At last I was able to say: ‘Of course I can see now that I’m just emotionally disturbed. The meeting with Martin destroyed my need to atone and this triggered such an upheaval in my mind that I imagined I was being called to leave the Order. But in fact what was happening was that God, in his great mercy, had finally seen fit to relieve me of my self-hatred because he had realized that my call to serve him as a monk was so deeply entrenched that I no longer needed to be kept in the Order by a psychological compulsion. At the same time he had also seen fit to purge my call of the superstition which had become attached to it; indeed one could regard the whole experience as a further spiritual purification.’ I paused. I was feeling calmer. Beyond the window the chimney-pots were bathed in a brilliant light.
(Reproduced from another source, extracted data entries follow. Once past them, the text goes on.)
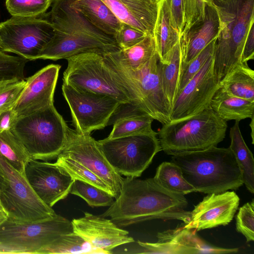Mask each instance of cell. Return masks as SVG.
<instances>
[{
	"instance_id": "1",
	"label": "cell",
	"mask_w": 254,
	"mask_h": 254,
	"mask_svg": "<svg viewBox=\"0 0 254 254\" xmlns=\"http://www.w3.org/2000/svg\"><path fill=\"white\" fill-rule=\"evenodd\" d=\"M183 195L167 190L153 178H124L119 195L101 216L110 217L119 227L152 219H176L186 223L190 211Z\"/></svg>"
},
{
	"instance_id": "2",
	"label": "cell",
	"mask_w": 254,
	"mask_h": 254,
	"mask_svg": "<svg viewBox=\"0 0 254 254\" xmlns=\"http://www.w3.org/2000/svg\"><path fill=\"white\" fill-rule=\"evenodd\" d=\"M73 1H52L49 16L54 34L37 59L57 61L85 53L105 55L121 50L114 37L91 23L74 6Z\"/></svg>"
},
{
	"instance_id": "3",
	"label": "cell",
	"mask_w": 254,
	"mask_h": 254,
	"mask_svg": "<svg viewBox=\"0 0 254 254\" xmlns=\"http://www.w3.org/2000/svg\"><path fill=\"white\" fill-rule=\"evenodd\" d=\"M171 162L180 168L185 179L197 192L221 193L236 190L243 185L239 166L229 147L174 154Z\"/></svg>"
},
{
	"instance_id": "4",
	"label": "cell",
	"mask_w": 254,
	"mask_h": 254,
	"mask_svg": "<svg viewBox=\"0 0 254 254\" xmlns=\"http://www.w3.org/2000/svg\"><path fill=\"white\" fill-rule=\"evenodd\" d=\"M217 11L219 32L213 54V68L219 83L242 63L244 43L254 24V0H211Z\"/></svg>"
},
{
	"instance_id": "5",
	"label": "cell",
	"mask_w": 254,
	"mask_h": 254,
	"mask_svg": "<svg viewBox=\"0 0 254 254\" xmlns=\"http://www.w3.org/2000/svg\"><path fill=\"white\" fill-rule=\"evenodd\" d=\"M227 121L210 107L194 115L162 125L157 132L161 150L168 155L204 150L224 139Z\"/></svg>"
},
{
	"instance_id": "6",
	"label": "cell",
	"mask_w": 254,
	"mask_h": 254,
	"mask_svg": "<svg viewBox=\"0 0 254 254\" xmlns=\"http://www.w3.org/2000/svg\"><path fill=\"white\" fill-rule=\"evenodd\" d=\"M68 126L54 105L16 118L10 130L31 159H57L65 145Z\"/></svg>"
},
{
	"instance_id": "7",
	"label": "cell",
	"mask_w": 254,
	"mask_h": 254,
	"mask_svg": "<svg viewBox=\"0 0 254 254\" xmlns=\"http://www.w3.org/2000/svg\"><path fill=\"white\" fill-rule=\"evenodd\" d=\"M66 60L63 83L79 90L110 96L120 103L133 102L139 107L131 87L108 64L103 55L85 53Z\"/></svg>"
},
{
	"instance_id": "8",
	"label": "cell",
	"mask_w": 254,
	"mask_h": 254,
	"mask_svg": "<svg viewBox=\"0 0 254 254\" xmlns=\"http://www.w3.org/2000/svg\"><path fill=\"white\" fill-rule=\"evenodd\" d=\"M71 232V222L58 214L36 222L7 219L0 225V254H37L61 235Z\"/></svg>"
},
{
	"instance_id": "9",
	"label": "cell",
	"mask_w": 254,
	"mask_h": 254,
	"mask_svg": "<svg viewBox=\"0 0 254 254\" xmlns=\"http://www.w3.org/2000/svg\"><path fill=\"white\" fill-rule=\"evenodd\" d=\"M97 141L113 169L121 175L131 178L141 176L161 150L157 132L106 138Z\"/></svg>"
},
{
	"instance_id": "10",
	"label": "cell",
	"mask_w": 254,
	"mask_h": 254,
	"mask_svg": "<svg viewBox=\"0 0 254 254\" xmlns=\"http://www.w3.org/2000/svg\"><path fill=\"white\" fill-rule=\"evenodd\" d=\"M0 168L7 184L6 188L0 192V199L8 219L36 222L52 219L57 215L52 207L38 197L25 175L14 169L0 153Z\"/></svg>"
},
{
	"instance_id": "11",
	"label": "cell",
	"mask_w": 254,
	"mask_h": 254,
	"mask_svg": "<svg viewBox=\"0 0 254 254\" xmlns=\"http://www.w3.org/2000/svg\"><path fill=\"white\" fill-rule=\"evenodd\" d=\"M54 34L49 15L47 18L12 16L0 23V50L28 61L35 60Z\"/></svg>"
},
{
	"instance_id": "12",
	"label": "cell",
	"mask_w": 254,
	"mask_h": 254,
	"mask_svg": "<svg viewBox=\"0 0 254 254\" xmlns=\"http://www.w3.org/2000/svg\"><path fill=\"white\" fill-rule=\"evenodd\" d=\"M63 95L71 112L72 125L80 134L104 128L121 103L110 96L62 85Z\"/></svg>"
},
{
	"instance_id": "13",
	"label": "cell",
	"mask_w": 254,
	"mask_h": 254,
	"mask_svg": "<svg viewBox=\"0 0 254 254\" xmlns=\"http://www.w3.org/2000/svg\"><path fill=\"white\" fill-rule=\"evenodd\" d=\"M60 154L78 161L99 177L108 185L115 199L119 195L124 178L111 166L98 141L90 133L80 134L68 127Z\"/></svg>"
},
{
	"instance_id": "14",
	"label": "cell",
	"mask_w": 254,
	"mask_h": 254,
	"mask_svg": "<svg viewBox=\"0 0 254 254\" xmlns=\"http://www.w3.org/2000/svg\"><path fill=\"white\" fill-rule=\"evenodd\" d=\"M119 66L134 84L141 109L162 125L171 122V109L162 87L157 53L137 71H128Z\"/></svg>"
},
{
	"instance_id": "15",
	"label": "cell",
	"mask_w": 254,
	"mask_h": 254,
	"mask_svg": "<svg viewBox=\"0 0 254 254\" xmlns=\"http://www.w3.org/2000/svg\"><path fill=\"white\" fill-rule=\"evenodd\" d=\"M213 64L212 56L177 94L170 113L171 121L188 118L210 107L211 100L220 87Z\"/></svg>"
},
{
	"instance_id": "16",
	"label": "cell",
	"mask_w": 254,
	"mask_h": 254,
	"mask_svg": "<svg viewBox=\"0 0 254 254\" xmlns=\"http://www.w3.org/2000/svg\"><path fill=\"white\" fill-rule=\"evenodd\" d=\"M194 229H187L183 224L175 229L158 233L156 243L137 241L133 254H229L236 253L237 248L226 249L208 244L200 239Z\"/></svg>"
},
{
	"instance_id": "17",
	"label": "cell",
	"mask_w": 254,
	"mask_h": 254,
	"mask_svg": "<svg viewBox=\"0 0 254 254\" xmlns=\"http://www.w3.org/2000/svg\"><path fill=\"white\" fill-rule=\"evenodd\" d=\"M25 175L38 197L51 207L66 198L74 181L55 163L33 159L26 164Z\"/></svg>"
},
{
	"instance_id": "18",
	"label": "cell",
	"mask_w": 254,
	"mask_h": 254,
	"mask_svg": "<svg viewBox=\"0 0 254 254\" xmlns=\"http://www.w3.org/2000/svg\"><path fill=\"white\" fill-rule=\"evenodd\" d=\"M239 202L234 191L208 194L190 211L189 221L183 225L196 231L225 226L233 220Z\"/></svg>"
},
{
	"instance_id": "19",
	"label": "cell",
	"mask_w": 254,
	"mask_h": 254,
	"mask_svg": "<svg viewBox=\"0 0 254 254\" xmlns=\"http://www.w3.org/2000/svg\"><path fill=\"white\" fill-rule=\"evenodd\" d=\"M49 64L26 80L25 85L12 109L17 117L54 105V92L61 68Z\"/></svg>"
},
{
	"instance_id": "20",
	"label": "cell",
	"mask_w": 254,
	"mask_h": 254,
	"mask_svg": "<svg viewBox=\"0 0 254 254\" xmlns=\"http://www.w3.org/2000/svg\"><path fill=\"white\" fill-rule=\"evenodd\" d=\"M84 214L71 221L73 232L94 247L109 254L118 246L134 242L128 231L119 228L111 219L87 212Z\"/></svg>"
},
{
	"instance_id": "21",
	"label": "cell",
	"mask_w": 254,
	"mask_h": 254,
	"mask_svg": "<svg viewBox=\"0 0 254 254\" xmlns=\"http://www.w3.org/2000/svg\"><path fill=\"white\" fill-rule=\"evenodd\" d=\"M219 32V21L216 10L210 2H205L203 15L189 27L184 28L179 38L180 67L194 59Z\"/></svg>"
},
{
	"instance_id": "22",
	"label": "cell",
	"mask_w": 254,
	"mask_h": 254,
	"mask_svg": "<svg viewBox=\"0 0 254 254\" xmlns=\"http://www.w3.org/2000/svg\"><path fill=\"white\" fill-rule=\"evenodd\" d=\"M102 0L122 22L153 36L158 0Z\"/></svg>"
},
{
	"instance_id": "23",
	"label": "cell",
	"mask_w": 254,
	"mask_h": 254,
	"mask_svg": "<svg viewBox=\"0 0 254 254\" xmlns=\"http://www.w3.org/2000/svg\"><path fill=\"white\" fill-rule=\"evenodd\" d=\"M153 121V118L135 103H121L107 123V126L113 125V127L107 138L155 133L152 128Z\"/></svg>"
},
{
	"instance_id": "24",
	"label": "cell",
	"mask_w": 254,
	"mask_h": 254,
	"mask_svg": "<svg viewBox=\"0 0 254 254\" xmlns=\"http://www.w3.org/2000/svg\"><path fill=\"white\" fill-rule=\"evenodd\" d=\"M153 37L160 62L167 64L170 53L180 38L173 24L170 0H158Z\"/></svg>"
},
{
	"instance_id": "25",
	"label": "cell",
	"mask_w": 254,
	"mask_h": 254,
	"mask_svg": "<svg viewBox=\"0 0 254 254\" xmlns=\"http://www.w3.org/2000/svg\"><path fill=\"white\" fill-rule=\"evenodd\" d=\"M74 6L97 28L114 36L122 22L102 0H74Z\"/></svg>"
},
{
	"instance_id": "26",
	"label": "cell",
	"mask_w": 254,
	"mask_h": 254,
	"mask_svg": "<svg viewBox=\"0 0 254 254\" xmlns=\"http://www.w3.org/2000/svg\"><path fill=\"white\" fill-rule=\"evenodd\" d=\"M210 108L225 121H240L254 116V102L233 96L219 87L212 97Z\"/></svg>"
},
{
	"instance_id": "27",
	"label": "cell",
	"mask_w": 254,
	"mask_h": 254,
	"mask_svg": "<svg viewBox=\"0 0 254 254\" xmlns=\"http://www.w3.org/2000/svg\"><path fill=\"white\" fill-rule=\"evenodd\" d=\"M156 53L153 36L147 35L132 47L105 55L125 70L135 71L140 69Z\"/></svg>"
},
{
	"instance_id": "28",
	"label": "cell",
	"mask_w": 254,
	"mask_h": 254,
	"mask_svg": "<svg viewBox=\"0 0 254 254\" xmlns=\"http://www.w3.org/2000/svg\"><path fill=\"white\" fill-rule=\"evenodd\" d=\"M236 121L229 131L231 144L229 148L233 153L240 169L243 184L248 190L254 193V159L247 145L239 127Z\"/></svg>"
},
{
	"instance_id": "29",
	"label": "cell",
	"mask_w": 254,
	"mask_h": 254,
	"mask_svg": "<svg viewBox=\"0 0 254 254\" xmlns=\"http://www.w3.org/2000/svg\"><path fill=\"white\" fill-rule=\"evenodd\" d=\"M227 94L254 102V71L247 63L236 66L220 82Z\"/></svg>"
},
{
	"instance_id": "30",
	"label": "cell",
	"mask_w": 254,
	"mask_h": 254,
	"mask_svg": "<svg viewBox=\"0 0 254 254\" xmlns=\"http://www.w3.org/2000/svg\"><path fill=\"white\" fill-rule=\"evenodd\" d=\"M181 63L179 40L171 50L167 64L160 62L162 87L171 111L177 94Z\"/></svg>"
},
{
	"instance_id": "31",
	"label": "cell",
	"mask_w": 254,
	"mask_h": 254,
	"mask_svg": "<svg viewBox=\"0 0 254 254\" xmlns=\"http://www.w3.org/2000/svg\"><path fill=\"white\" fill-rule=\"evenodd\" d=\"M107 253L92 246L78 234L73 232L61 235L52 243L40 249L37 254Z\"/></svg>"
},
{
	"instance_id": "32",
	"label": "cell",
	"mask_w": 254,
	"mask_h": 254,
	"mask_svg": "<svg viewBox=\"0 0 254 254\" xmlns=\"http://www.w3.org/2000/svg\"><path fill=\"white\" fill-rule=\"evenodd\" d=\"M153 178L160 187L173 193L184 195L195 191L184 178L180 168L171 161L162 163Z\"/></svg>"
},
{
	"instance_id": "33",
	"label": "cell",
	"mask_w": 254,
	"mask_h": 254,
	"mask_svg": "<svg viewBox=\"0 0 254 254\" xmlns=\"http://www.w3.org/2000/svg\"><path fill=\"white\" fill-rule=\"evenodd\" d=\"M0 153L14 169L25 174L26 165L31 159L10 130L0 132Z\"/></svg>"
},
{
	"instance_id": "34",
	"label": "cell",
	"mask_w": 254,
	"mask_h": 254,
	"mask_svg": "<svg viewBox=\"0 0 254 254\" xmlns=\"http://www.w3.org/2000/svg\"><path fill=\"white\" fill-rule=\"evenodd\" d=\"M55 163L67 173L74 180L89 183L112 195L110 188L103 181L78 161L59 154Z\"/></svg>"
},
{
	"instance_id": "35",
	"label": "cell",
	"mask_w": 254,
	"mask_h": 254,
	"mask_svg": "<svg viewBox=\"0 0 254 254\" xmlns=\"http://www.w3.org/2000/svg\"><path fill=\"white\" fill-rule=\"evenodd\" d=\"M70 193L79 196L91 207L110 206L115 200L110 193L78 180H74Z\"/></svg>"
},
{
	"instance_id": "36",
	"label": "cell",
	"mask_w": 254,
	"mask_h": 254,
	"mask_svg": "<svg viewBox=\"0 0 254 254\" xmlns=\"http://www.w3.org/2000/svg\"><path fill=\"white\" fill-rule=\"evenodd\" d=\"M52 0H6L5 5L12 16L37 17L43 15Z\"/></svg>"
},
{
	"instance_id": "37",
	"label": "cell",
	"mask_w": 254,
	"mask_h": 254,
	"mask_svg": "<svg viewBox=\"0 0 254 254\" xmlns=\"http://www.w3.org/2000/svg\"><path fill=\"white\" fill-rule=\"evenodd\" d=\"M217 38L189 63L180 67L177 94L196 74L207 60L213 56Z\"/></svg>"
},
{
	"instance_id": "38",
	"label": "cell",
	"mask_w": 254,
	"mask_h": 254,
	"mask_svg": "<svg viewBox=\"0 0 254 254\" xmlns=\"http://www.w3.org/2000/svg\"><path fill=\"white\" fill-rule=\"evenodd\" d=\"M27 62L24 58L10 56L0 50V82L24 79V67Z\"/></svg>"
},
{
	"instance_id": "39",
	"label": "cell",
	"mask_w": 254,
	"mask_h": 254,
	"mask_svg": "<svg viewBox=\"0 0 254 254\" xmlns=\"http://www.w3.org/2000/svg\"><path fill=\"white\" fill-rule=\"evenodd\" d=\"M25 84L24 79L0 82V113L13 108Z\"/></svg>"
},
{
	"instance_id": "40",
	"label": "cell",
	"mask_w": 254,
	"mask_h": 254,
	"mask_svg": "<svg viewBox=\"0 0 254 254\" xmlns=\"http://www.w3.org/2000/svg\"><path fill=\"white\" fill-rule=\"evenodd\" d=\"M237 232L242 233L247 242L254 241V199L241 207L236 217Z\"/></svg>"
},
{
	"instance_id": "41",
	"label": "cell",
	"mask_w": 254,
	"mask_h": 254,
	"mask_svg": "<svg viewBox=\"0 0 254 254\" xmlns=\"http://www.w3.org/2000/svg\"><path fill=\"white\" fill-rule=\"evenodd\" d=\"M147 35L125 23H122L120 29L113 37L121 49L132 47L143 40Z\"/></svg>"
},
{
	"instance_id": "42",
	"label": "cell",
	"mask_w": 254,
	"mask_h": 254,
	"mask_svg": "<svg viewBox=\"0 0 254 254\" xmlns=\"http://www.w3.org/2000/svg\"><path fill=\"white\" fill-rule=\"evenodd\" d=\"M210 1L211 0H185L184 28L189 27L201 17L204 13L205 2Z\"/></svg>"
},
{
	"instance_id": "43",
	"label": "cell",
	"mask_w": 254,
	"mask_h": 254,
	"mask_svg": "<svg viewBox=\"0 0 254 254\" xmlns=\"http://www.w3.org/2000/svg\"><path fill=\"white\" fill-rule=\"evenodd\" d=\"M185 0H170L173 24L180 35L185 26Z\"/></svg>"
},
{
	"instance_id": "44",
	"label": "cell",
	"mask_w": 254,
	"mask_h": 254,
	"mask_svg": "<svg viewBox=\"0 0 254 254\" xmlns=\"http://www.w3.org/2000/svg\"><path fill=\"white\" fill-rule=\"evenodd\" d=\"M254 59V24L250 28L246 37L242 52V62H247Z\"/></svg>"
},
{
	"instance_id": "45",
	"label": "cell",
	"mask_w": 254,
	"mask_h": 254,
	"mask_svg": "<svg viewBox=\"0 0 254 254\" xmlns=\"http://www.w3.org/2000/svg\"><path fill=\"white\" fill-rule=\"evenodd\" d=\"M16 115L12 108L0 113V132L10 130L16 119Z\"/></svg>"
},
{
	"instance_id": "46",
	"label": "cell",
	"mask_w": 254,
	"mask_h": 254,
	"mask_svg": "<svg viewBox=\"0 0 254 254\" xmlns=\"http://www.w3.org/2000/svg\"><path fill=\"white\" fill-rule=\"evenodd\" d=\"M7 187L6 182L4 175L0 168V192L4 190Z\"/></svg>"
},
{
	"instance_id": "47",
	"label": "cell",
	"mask_w": 254,
	"mask_h": 254,
	"mask_svg": "<svg viewBox=\"0 0 254 254\" xmlns=\"http://www.w3.org/2000/svg\"><path fill=\"white\" fill-rule=\"evenodd\" d=\"M8 219L7 213L3 210H0V225Z\"/></svg>"
},
{
	"instance_id": "48",
	"label": "cell",
	"mask_w": 254,
	"mask_h": 254,
	"mask_svg": "<svg viewBox=\"0 0 254 254\" xmlns=\"http://www.w3.org/2000/svg\"><path fill=\"white\" fill-rule=\"evenodd\" d=\"M254 116L251 118V122L250 124V127L251 128V136L252 139V144H254Z\"/></svg>"
},
{
	"instance_id": "49",
	"label": "cell",
	"mask_w": 254,
	"mask_h": 254,
	"mask_svg": "<svg viewBox=\"0 0 254 254\" xmlns=\"http://www.w3.org/2000/svg\"><path fill=\"white\" fill-rule=\"evenodd\" d=\"M0 210L4 211V208H3V207L2 205L0 199Z\"/></svg>"
}]
</instances>
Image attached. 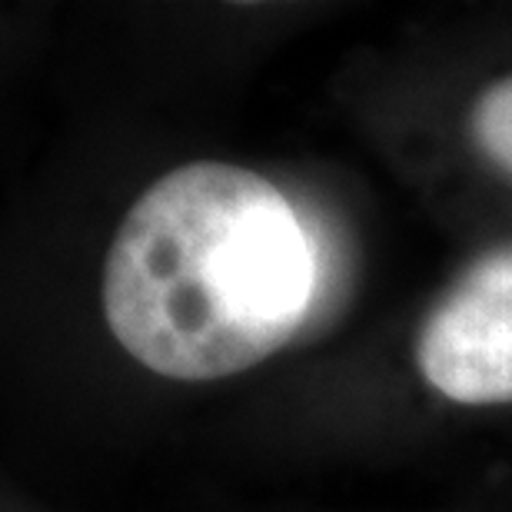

‘I’m sure now,’ I said, ‘that the vision was an allegory. I believe the ruined building behind the chapel represents my failures during my life in the world, and the chapel represents my life in the Order. The mysterious suitcase still represents change, but it’s a change from a call underpinned by guilt to a call flowing from a psyche at peace. And the light at the end of my vision represents the confirmation of my call, just as Timothy said – the assurance that I’ll be able to serve God as a monk
even better than before now that I’m fully reconciled to the past.’
Francis slumped back in his chair but when I steeled myself to look at him I saw that although he was limp with exhaustion the expression in his eyes was friendly. Presently he even smiled.
‘So that’s how you finally see your situation, is it?’ he said.
‘Yes, Father.’ As an afterthought I added: ‘Please forgive me for calling you Francis just now when I was upset.’
But Francis, no longer intimidated but emanating an unmistakable air of confidence, merely waved this apology aside as if my offence were too trivial to be worth mentioning. ‘You’ve no doubt you’re right?’ he persisted. ‘No doubt at all?’